CONSIGNE 1: D'après le texte sur le référencement des articles de presse, quelle fonction Olivier Lecompte occupe-t-il ?
CONSIGNE 2: Rédigez la suite du texte consacré au référencement des articles de presse, à partir de son dernier intertitre.

TEXTE FOURNI:
▼
Ce dialogue n’est pas fictif. Il désigne l’impact de la titraille, comme on dit dans le jargon, sur le référencement d’un contenu journalistique dans Google – et l’agacement que, parfois, le phénomène suscite chez certains rédacteurs pour qui l’art de trouver un bon titre se situait plus du côté du jeu de mot intellectuel que de l’indexation robotique de contenus via mots-clés. Ce phénomène, en bon anglais, s’appelle le SEO, «search engine optimization». Lequel ne concerne pas que les titres, mais aussi le contenu des articles, la façon dont ils sont écrits, et comment ils sont édités.
Crédit: Flickr/CC/BrunoDelzant
Si les mots «Sarkozy», «Facebook», «Domenech» et «météo» sont cités comme des appâts, c’est parce que ces termes font partie des recherches les plus fréquentes en France, sur Google, depuis le début de 2010. Et que, donc, les articles qui mentionnent ces mots ont plus de chances d’être remontés lorsqu’un internaute les cherche sur un moteur de recherche.
Comprendre, d’abord, et s’adapter, ensuite
Dans certaines rédactions est apparu petit à petit un nouveau métier: le spécialiste du référencement. Il n’est pas journaliste mais «sait parler aux moteurs» et peut faire en sorte que le site pour lequel il travaille soit bien – ou mieux – repéré par les Google, Yahoo! et Bing. Comprendre: que les articles «remontent» plus haut parmi les milliards de pages Web scannées chaque jour. Et si possible dans les premiers résultats de recherche.
«Je sais peut-être parler aux moteurs, mais je ne les commande pas», reprend Olivier Lecompte, responsable de l’architecture et du référencement d’un groupe de presse. Car la façon dont Google indexe les pages, c’est le secret le mieux gardé au monde. Même si Google a documenté dans un guide pour débutants les «meilleures pratiques» en la matière. «Si quelqu’un vous dit qu’il connaît le fonctionnement des algorithmes de Google, cette personne vous ment, annonce à ses étudiants Sandeep Junnarkar, professeur de journalisme interactif à l’Ecole de journalisme de CUNY, à New York. D’autant que ceux-ci changent sans cesse».
Reste à expérimenter, à comprendre, et à savoir s’adapter. Exemple avec un article dans lequel le titre fait mention de «l’Hexagone». «Cela ne va pas, car Google ne peut pas savoir si “l’Hexagone” désigne la France ou bien une forme géométrique», commente Olivier Lecompte, qui parle de Google comme d’une personne. «Google part du principe que chaque titre détermine ce qu’il y aura dans la page. Donc il faut que celui-ci soit signifiant sinon les rédacteurs se tirent une balle dans le pied.» Ce qui est le cas avec ce titre, «Scandale à l’école», mal pensé pour le SEO. «Quel scandale?, demande Olivier Lecompte. De quelle école? D’où? De quoi? Google ne sait pas, donc il ne saura pas quel article il y aura derrière.»
En avant les contenus!
▲
BLOC DE DONNÉES:
▼
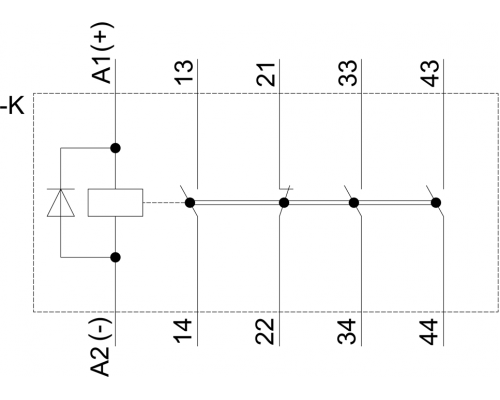 3RH2131-2JB40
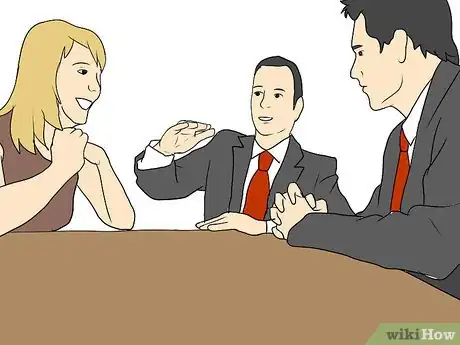 Image titled Boost Employee Morale During a Tough Economy Step 1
▲
RÉPONSE ATTENDUE 1: Il est responsable de l'architecture et du référencement d'un groupe de presse.

RÉPONSE ATTENDUE 2:
Alors oui, le SEO change la façon d’écrire en ligne, mais sur certains champs seulement: le titre d’un contenu s’avère primordial pour le référencement et le thème de l’article doit être répété plusieurs fois dans la page. Par exemple, si l’article porte comme ici sur le SEO, ce terme doit figurer à plusieurs endroits du texte, tout comme le champ lexical qui y est associé – à moi, donc, de saupoudrer les mots référencement, indexation, mots-clés, contenu au fil du texte (et hop, c’est fait). En revanche, la chute de l’article, qui donne souvent du fil à retordre aux journalistes, n’importe guère.
Les photos ont intérêt à être bien taguées, avec des mots-clés adéquats, car «la recherche de photos sur les moteurs de recherche est au moins aussi importante que celle de textes», insiste Masha Rigin, du Daily Beast.
Quant aux liens hypertextes disposés dans l’article, ils doivent, en plus d’apporter une plus-value journalistique, être placés au bon endroit. «Mettre un lien sur “dit-elle” ou “lire la suite” ou “plus d’infos à venir” ne sert à rien, reprend la SEO du Daily Beast. Il faut que l’internaute comprenne, rien qu’en lisant la portion de mots sur laquelle porte le lien, sur quelle page il va aboutir s’il clique». Et Olivier Lecompte confirme: «si un rédacteur évoque un rapport sur la discrimination au travail, et qu’il met un lien sur le mot “rapport” sans englober les termes “sur la discrimination au travail”, c’est inefficace, car il y a des milliers de rapports sur la toile.»
Enfin, sans entrer trop dans les détails, les adresses URL doivent également être travaillées. Et pas que par les développeurs et les spécialistes du SEO. Dans certains outils de publication, les rédacteurs peuvent éditer, en plus du titre, des url. Au même titre que des légendes de photos ou des chapeaux. «Vos visiteurs peuvent être intimidés par une longue adresse URL dont le sens est crypté (par exemple une url contenant «content/view/959/130/», ndlr)», détaille Google dans son guide SEO. On préfèrera donc des URL avec des mots compréhensibles par tous, comme celle qui contient «societe/article/2010/10/16/liliane-bettencourt-va-porter-plainte-contre-sa-fille».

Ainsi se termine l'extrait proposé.